As a basic minimum sub-optimally configured ERP systems immediately create a substantial requirement of customization and custom development outside the ERP.

Accordingly, in evaluating your current system, whether it is labelled “ERP” or not, consider ALL the surrounding systems and custom development and soberly assess how you will replace that system with another system without falling into the same traps again.

It is very easy to believe that your organisation does things differently and therefore customization is called for.

The real criterion of customization is what I term “strategic customization” – custom development that is necessary to support the business to thrive in that, which supports the essence of the business.  This criterion requires robust and sober assessment at the executive level associated with high-level strategic advice that ensures that only customization that is really required and that really adds value is entertained.
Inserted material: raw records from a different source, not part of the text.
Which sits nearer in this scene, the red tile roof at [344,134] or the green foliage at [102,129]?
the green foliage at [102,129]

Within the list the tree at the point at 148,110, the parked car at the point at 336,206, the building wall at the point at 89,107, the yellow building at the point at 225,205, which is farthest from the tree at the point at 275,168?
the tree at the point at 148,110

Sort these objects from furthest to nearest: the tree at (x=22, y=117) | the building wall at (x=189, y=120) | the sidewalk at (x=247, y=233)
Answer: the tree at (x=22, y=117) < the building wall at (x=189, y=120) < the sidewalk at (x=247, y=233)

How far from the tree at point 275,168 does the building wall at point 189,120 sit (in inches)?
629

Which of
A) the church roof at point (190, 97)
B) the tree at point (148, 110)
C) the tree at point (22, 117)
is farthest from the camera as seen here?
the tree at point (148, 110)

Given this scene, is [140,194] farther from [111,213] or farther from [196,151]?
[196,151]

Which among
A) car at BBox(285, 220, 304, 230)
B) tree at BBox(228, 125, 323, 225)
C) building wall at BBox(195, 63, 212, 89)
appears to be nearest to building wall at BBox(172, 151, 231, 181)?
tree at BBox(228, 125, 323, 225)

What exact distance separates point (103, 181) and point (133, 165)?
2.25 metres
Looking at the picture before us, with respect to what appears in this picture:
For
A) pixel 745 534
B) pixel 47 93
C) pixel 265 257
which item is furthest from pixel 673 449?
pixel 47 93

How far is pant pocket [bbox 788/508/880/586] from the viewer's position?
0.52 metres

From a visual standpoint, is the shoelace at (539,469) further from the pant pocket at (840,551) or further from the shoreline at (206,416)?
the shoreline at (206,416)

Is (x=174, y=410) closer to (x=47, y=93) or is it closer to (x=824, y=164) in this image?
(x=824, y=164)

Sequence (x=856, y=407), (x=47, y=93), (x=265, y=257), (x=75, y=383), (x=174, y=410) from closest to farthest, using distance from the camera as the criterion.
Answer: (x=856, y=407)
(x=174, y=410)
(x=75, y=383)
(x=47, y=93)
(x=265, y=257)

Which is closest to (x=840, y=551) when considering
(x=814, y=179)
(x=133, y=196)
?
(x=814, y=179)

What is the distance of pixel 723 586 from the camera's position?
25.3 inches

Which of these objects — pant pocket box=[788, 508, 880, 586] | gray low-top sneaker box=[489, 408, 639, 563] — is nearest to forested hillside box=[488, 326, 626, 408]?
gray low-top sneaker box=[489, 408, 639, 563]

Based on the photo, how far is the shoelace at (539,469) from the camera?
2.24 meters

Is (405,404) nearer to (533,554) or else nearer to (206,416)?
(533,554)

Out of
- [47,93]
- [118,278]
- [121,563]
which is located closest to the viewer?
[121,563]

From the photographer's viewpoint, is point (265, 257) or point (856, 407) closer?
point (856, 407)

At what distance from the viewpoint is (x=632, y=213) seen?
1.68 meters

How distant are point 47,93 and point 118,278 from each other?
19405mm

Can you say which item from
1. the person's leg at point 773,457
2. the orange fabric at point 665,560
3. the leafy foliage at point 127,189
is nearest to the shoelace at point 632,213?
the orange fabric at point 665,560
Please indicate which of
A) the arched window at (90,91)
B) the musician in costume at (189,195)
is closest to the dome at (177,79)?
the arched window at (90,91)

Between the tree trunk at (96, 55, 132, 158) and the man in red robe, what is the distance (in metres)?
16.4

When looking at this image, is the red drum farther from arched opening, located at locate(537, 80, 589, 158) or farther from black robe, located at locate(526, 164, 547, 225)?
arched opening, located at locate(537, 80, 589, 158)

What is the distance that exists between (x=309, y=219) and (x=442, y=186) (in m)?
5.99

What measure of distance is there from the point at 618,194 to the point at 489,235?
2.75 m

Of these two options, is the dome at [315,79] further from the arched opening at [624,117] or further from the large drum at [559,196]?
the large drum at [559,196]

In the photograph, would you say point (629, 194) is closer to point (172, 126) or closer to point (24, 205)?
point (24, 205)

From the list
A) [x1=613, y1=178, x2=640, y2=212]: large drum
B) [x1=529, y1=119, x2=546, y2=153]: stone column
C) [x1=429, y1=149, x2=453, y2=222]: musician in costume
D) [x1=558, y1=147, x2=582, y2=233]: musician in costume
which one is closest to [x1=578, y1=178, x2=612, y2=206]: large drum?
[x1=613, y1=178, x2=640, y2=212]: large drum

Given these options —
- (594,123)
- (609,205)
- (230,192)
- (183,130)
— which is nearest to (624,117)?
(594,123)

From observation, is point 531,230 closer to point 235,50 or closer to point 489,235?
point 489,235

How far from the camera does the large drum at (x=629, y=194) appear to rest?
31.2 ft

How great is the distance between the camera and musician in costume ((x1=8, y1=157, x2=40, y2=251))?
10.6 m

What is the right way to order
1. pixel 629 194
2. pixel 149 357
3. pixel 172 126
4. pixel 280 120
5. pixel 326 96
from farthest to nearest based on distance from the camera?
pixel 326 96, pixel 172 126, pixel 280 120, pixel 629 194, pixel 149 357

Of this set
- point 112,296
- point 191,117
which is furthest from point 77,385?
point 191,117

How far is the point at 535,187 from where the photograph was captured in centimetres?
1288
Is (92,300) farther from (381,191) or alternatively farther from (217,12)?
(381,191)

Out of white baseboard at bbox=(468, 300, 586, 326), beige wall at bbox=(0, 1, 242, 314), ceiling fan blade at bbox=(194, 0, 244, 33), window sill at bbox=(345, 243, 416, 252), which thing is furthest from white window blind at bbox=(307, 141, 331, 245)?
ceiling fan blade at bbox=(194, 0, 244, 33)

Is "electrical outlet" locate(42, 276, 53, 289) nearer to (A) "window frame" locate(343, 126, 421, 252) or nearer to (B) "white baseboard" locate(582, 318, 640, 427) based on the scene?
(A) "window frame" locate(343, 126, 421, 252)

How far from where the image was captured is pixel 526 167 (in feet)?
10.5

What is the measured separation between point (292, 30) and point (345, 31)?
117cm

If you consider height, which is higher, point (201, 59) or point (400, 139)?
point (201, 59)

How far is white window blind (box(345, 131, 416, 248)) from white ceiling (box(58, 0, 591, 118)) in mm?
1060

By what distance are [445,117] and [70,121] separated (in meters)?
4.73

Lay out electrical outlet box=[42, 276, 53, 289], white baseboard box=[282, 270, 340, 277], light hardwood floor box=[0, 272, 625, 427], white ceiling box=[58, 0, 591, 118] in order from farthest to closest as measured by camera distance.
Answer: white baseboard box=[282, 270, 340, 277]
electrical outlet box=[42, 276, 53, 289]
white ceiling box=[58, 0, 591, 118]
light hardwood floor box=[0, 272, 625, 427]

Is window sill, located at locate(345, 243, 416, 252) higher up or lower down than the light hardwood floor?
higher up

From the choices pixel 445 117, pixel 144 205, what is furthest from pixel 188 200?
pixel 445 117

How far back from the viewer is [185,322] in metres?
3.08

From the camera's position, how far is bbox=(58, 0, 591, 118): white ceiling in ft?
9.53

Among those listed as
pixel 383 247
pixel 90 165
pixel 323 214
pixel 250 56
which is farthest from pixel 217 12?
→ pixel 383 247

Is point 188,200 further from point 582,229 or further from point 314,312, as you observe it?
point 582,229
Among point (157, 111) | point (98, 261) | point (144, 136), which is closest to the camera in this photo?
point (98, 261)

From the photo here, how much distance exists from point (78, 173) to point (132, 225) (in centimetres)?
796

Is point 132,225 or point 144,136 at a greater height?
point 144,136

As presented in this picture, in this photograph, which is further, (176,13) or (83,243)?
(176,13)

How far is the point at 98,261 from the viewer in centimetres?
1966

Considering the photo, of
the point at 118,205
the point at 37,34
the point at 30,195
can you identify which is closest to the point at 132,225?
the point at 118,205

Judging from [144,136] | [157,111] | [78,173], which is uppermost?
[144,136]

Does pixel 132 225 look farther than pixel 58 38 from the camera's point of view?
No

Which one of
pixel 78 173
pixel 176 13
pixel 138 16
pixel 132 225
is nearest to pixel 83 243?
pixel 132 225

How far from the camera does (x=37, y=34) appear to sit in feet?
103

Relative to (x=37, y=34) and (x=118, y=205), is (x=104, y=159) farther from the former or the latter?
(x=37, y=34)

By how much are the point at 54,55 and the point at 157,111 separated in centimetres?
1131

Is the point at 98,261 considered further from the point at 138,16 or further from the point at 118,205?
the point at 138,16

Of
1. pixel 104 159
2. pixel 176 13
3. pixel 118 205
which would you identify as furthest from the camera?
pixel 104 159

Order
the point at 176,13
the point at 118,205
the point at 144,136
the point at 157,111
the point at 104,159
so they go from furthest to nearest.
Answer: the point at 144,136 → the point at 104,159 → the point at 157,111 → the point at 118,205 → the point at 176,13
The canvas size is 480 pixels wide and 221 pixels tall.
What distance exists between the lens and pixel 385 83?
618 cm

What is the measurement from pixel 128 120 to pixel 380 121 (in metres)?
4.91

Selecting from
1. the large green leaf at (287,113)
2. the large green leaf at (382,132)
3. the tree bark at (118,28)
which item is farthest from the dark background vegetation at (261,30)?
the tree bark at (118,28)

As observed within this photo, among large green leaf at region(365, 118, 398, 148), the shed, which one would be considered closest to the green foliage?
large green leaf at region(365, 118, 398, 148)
And remember that you may well end up retaining many of your satellite systems because they are industry specific or perform functions that standard software does not cater for – so replacement of your ERP requires very careful consideration.

James Robertson, James A Robertson and Associates Director


2 COMMENTS

  1. nice post, James. the fact is that quite often the term "ERP" is used to mean integrated business management software, which purely try to automate routine business processes. systems with planning or forecasting capability will work only in highly disciplined user environments, with a high degree of process standardization too. this environment exists only in the FORTUNE listed firms. any planning or forecasting needs historical data, which a brand new software can not anyway have. most so-called ERPs are incapable of making much sense of data in Online Data Processing Systems (OLTP) because of the very nature of the data. such heavy lifting is the realm of Business Intelligence/Data Warehousing software, which will tend to sit on top of the OLTP system.

    all said, ERP is a misnomer for integrated business management software.

    We at AGILE LABS, BANGALORE, INDIA, have delivered integrated business management software to a number of businesses in INDIA,AFRICA,M.EAST and N.AMERICA, built on our patent-pending Agile development platform Axpert™. The efficiencies that our customers got spring from the exact mapping of how the business works.there is no straitjacketing in the name of 'best practices'. We don't want to use the term ERP, but customers only seem to know the other term!

  2. Obviously well researched and indeed this practical in most case and I can only trust that most interest groups read this article. James, keep up wth the good work.